### Text passage
These days, at least in the comfortable corner of south-west London where Chatwin heads the residential properties sector for the agent Savills, buyers seeking a family home look for an en suite bathroom for the principal bedroom “at the very least”, he says, and ideally for their children’s bedrooms, too.

“I’ve worked in my office for 35 years now and there’s been a massive change. Before it was just all about bedrooms, and if there was one or two bathrooms, everyone was very happy. But everyone’s view has changed.

“Frankly, the more the merrier is what people would say. If they could have an en suite for every bedroom, they’d be very happy.”

Aerial view of outhouse at rear of old terraced housing
In the 1960s a quarter of houses still lacked indoor WCs or bathrooms. Photograph: Justin Kase RF/Alamy

Mark Breffit, a senior adviser for top-end sales at the agent Hamptons private office, agrees. “Everyone seems to be bonkers for bathrooms – and this trend is no way confined to prime central London.” Even in Victorian and Edwardian terraces, he says, “the desire for a first-floor suite with a walk-in wardrobe and en suite is increasingly prevalent”.

A cloakroom here, an en suite there – it is a situation the Grand Designs presenter Kevin McCloud considers ridiculous. In an interview with Radio Times, McCloud is especially irritated by “houses with more toilets than physical occupants. Why do people judge the status of a house by how many toilets you can offer your guests? It’s absurd.”

Most people, of course, do not have unlimited space or funds to put an extra loo on every floor – and in plenty of properties, particularly houses in multiple occupation, where as many as five renters may share a bathroom, the lengthy queue outside the bathroom door is still a daily ritual.

But among homeowners, British toilet inflation is not confined to the buyers with the biggest budgets, according to Chatwin, who says those looking for two-bed flats now frequently ask for a second bathroom to help rent the spare room.

### Dataset content
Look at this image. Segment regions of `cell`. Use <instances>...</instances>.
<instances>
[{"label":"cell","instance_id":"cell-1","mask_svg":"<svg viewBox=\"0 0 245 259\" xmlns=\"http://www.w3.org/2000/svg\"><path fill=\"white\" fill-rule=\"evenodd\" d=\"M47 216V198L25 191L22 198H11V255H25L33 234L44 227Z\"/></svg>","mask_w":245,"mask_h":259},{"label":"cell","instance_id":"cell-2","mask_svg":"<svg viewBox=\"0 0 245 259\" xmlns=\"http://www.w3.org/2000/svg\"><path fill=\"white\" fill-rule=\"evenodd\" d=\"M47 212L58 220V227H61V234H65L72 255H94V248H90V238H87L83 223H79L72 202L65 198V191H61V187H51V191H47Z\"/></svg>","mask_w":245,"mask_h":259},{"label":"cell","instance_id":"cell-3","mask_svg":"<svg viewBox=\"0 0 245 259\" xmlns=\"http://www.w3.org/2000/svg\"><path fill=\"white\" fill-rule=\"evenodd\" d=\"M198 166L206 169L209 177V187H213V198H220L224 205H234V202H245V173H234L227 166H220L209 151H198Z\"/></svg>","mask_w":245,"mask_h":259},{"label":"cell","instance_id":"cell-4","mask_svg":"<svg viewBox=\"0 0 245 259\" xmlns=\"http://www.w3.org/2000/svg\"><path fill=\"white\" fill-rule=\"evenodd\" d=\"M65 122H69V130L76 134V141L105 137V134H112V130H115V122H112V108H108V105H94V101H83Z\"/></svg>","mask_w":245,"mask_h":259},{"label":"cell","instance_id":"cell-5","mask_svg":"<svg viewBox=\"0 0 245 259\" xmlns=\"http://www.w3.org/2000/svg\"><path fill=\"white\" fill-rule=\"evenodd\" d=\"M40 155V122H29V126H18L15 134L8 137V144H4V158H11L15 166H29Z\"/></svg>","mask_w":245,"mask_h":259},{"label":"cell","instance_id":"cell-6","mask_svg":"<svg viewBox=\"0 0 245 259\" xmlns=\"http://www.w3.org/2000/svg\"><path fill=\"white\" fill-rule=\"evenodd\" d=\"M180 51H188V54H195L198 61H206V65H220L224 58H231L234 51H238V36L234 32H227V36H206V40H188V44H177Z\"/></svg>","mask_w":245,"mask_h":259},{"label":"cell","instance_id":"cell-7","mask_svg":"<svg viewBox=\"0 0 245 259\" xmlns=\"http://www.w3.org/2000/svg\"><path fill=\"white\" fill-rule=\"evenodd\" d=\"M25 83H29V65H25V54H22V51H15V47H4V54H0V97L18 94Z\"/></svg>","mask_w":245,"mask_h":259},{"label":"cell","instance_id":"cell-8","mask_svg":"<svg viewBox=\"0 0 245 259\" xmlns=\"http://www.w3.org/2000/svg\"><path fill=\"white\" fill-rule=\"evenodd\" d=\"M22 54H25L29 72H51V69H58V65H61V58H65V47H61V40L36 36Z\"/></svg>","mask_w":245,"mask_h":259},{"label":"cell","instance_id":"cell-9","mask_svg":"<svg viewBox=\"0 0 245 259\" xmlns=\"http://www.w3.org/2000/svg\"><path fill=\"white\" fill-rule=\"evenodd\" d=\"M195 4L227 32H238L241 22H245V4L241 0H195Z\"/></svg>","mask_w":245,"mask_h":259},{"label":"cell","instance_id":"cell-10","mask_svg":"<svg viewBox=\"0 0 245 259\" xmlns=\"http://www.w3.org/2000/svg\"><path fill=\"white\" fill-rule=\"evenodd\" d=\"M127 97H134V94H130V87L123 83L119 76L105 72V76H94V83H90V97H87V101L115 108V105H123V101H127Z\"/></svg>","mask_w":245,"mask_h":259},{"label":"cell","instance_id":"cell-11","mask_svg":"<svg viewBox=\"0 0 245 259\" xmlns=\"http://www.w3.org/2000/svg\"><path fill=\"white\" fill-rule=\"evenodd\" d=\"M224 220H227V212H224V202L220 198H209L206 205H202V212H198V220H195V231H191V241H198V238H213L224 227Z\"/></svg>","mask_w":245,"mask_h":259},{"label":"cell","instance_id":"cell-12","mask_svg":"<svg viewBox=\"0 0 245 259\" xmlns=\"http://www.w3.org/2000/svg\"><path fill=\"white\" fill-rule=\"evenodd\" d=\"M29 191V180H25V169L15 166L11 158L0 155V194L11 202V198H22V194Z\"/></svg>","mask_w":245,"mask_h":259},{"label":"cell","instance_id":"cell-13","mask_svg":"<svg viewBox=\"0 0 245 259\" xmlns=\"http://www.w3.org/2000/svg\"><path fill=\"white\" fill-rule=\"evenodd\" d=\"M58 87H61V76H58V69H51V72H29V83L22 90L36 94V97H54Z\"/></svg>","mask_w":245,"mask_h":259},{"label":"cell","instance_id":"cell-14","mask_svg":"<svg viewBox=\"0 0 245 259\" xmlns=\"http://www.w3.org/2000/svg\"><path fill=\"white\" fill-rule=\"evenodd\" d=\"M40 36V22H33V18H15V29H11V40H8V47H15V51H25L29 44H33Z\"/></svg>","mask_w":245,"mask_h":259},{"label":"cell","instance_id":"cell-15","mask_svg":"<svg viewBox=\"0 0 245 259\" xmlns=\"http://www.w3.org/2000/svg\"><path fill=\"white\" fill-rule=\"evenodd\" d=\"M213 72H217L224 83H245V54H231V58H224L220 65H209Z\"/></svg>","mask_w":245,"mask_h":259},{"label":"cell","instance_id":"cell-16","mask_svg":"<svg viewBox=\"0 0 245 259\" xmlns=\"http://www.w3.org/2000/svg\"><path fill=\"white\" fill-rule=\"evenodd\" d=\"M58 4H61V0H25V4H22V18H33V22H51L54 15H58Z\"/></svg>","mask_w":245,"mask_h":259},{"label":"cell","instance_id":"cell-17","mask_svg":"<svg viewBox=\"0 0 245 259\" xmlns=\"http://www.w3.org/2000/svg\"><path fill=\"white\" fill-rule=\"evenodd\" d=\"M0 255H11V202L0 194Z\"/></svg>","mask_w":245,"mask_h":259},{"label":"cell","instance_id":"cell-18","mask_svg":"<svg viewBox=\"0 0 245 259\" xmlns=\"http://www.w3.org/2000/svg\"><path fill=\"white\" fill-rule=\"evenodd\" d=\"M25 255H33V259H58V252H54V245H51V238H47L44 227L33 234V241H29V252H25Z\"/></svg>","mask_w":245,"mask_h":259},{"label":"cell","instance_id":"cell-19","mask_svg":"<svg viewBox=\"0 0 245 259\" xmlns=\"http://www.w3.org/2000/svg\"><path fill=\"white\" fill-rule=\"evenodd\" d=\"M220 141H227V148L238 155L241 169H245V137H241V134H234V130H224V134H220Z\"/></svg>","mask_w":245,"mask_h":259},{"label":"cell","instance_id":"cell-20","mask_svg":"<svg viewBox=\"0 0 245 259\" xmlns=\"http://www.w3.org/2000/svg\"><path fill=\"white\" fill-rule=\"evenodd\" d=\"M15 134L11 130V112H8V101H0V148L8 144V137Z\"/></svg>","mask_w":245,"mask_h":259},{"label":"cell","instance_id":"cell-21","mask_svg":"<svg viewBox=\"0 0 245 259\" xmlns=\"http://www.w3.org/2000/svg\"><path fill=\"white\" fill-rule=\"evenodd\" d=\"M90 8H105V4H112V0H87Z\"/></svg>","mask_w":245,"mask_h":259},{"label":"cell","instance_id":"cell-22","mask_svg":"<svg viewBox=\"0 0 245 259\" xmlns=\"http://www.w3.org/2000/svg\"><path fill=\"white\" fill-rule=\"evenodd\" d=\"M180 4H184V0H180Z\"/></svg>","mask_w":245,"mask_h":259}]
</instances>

### What the exercise asks
Resume the article above on British homebuyers' growing demand for additional bathrooms, picking up immediately after its final sentence.

### Output for this task
Recent research by Savills found that across the market, British buyers are prepared to pay a significant premium for extra bathrooms, with asking prices per square foot 20% higher for homes with two bathrooms compared with those with just one. Strikingly, an extra bathroom in a one-bedroom flat adds significantly more value per square foot than an extra reception room, the estate agent says.

What is going on? The location and quantity of one’s toilet facilities may be an architectural problem, but it has always been a marker of social status, says Melanie Backe-Hansen, a historian and broadcaster specialising in the history of houses.

Before the mid-19th century, she notes, few houses in Britain had an indoor toilet, their occupants relying on privies, earth closets and buckets until a technological leap in plumbing revolutionised the business of doing one’s business. Toilets, at least for the aspirant middle class, moved indoors – although, notes Backe-Hansen, “in a lot of the larger houses in the country, they didn’t have indoor toilets for many years because they had servants to deal with it”.

Stairs and Victorian-style bathroom in background
Ideally, many people would have a bathroom on every floor. Photograph: Michael Higginson/Alamy

For today’s elite, bathroom showiness is no less prevalent: a house bought by Ben Affleck and Jennifer Lopez during their recent brief marriage reportedly had 10 bedrooms and 17 bathrooms. The US habit of listing properties by their bedroom and bathroom numbers, seen in luxury property shows such as Netflix’s Selling Sunset, may also have influenced the growing trend in Britain, Chatwin believes.

But if status is clearly a factor in increasing bathroom numbers as household incomes have risen, comfort is, too. The most remarkable thing about our domestic toilet habits, says Backe-Hansen, is the speed at which they have changed. In 1967, a quarter of homes in England and Wales still lacked either a bath or shower, an indoor WC, or a sink with hot and cold water. By 1991 that figure was 1%.

“It wasn’t long ago that a lot of housing didn’t have internal bathrooms, or just had a loo out the back of the kitchen,” she says. “That expectation we now have of fixtures and fittings, and all the lovely shiny bathrooms that we have now – they were much less common only 50 … years ago. Things have drastically changed.”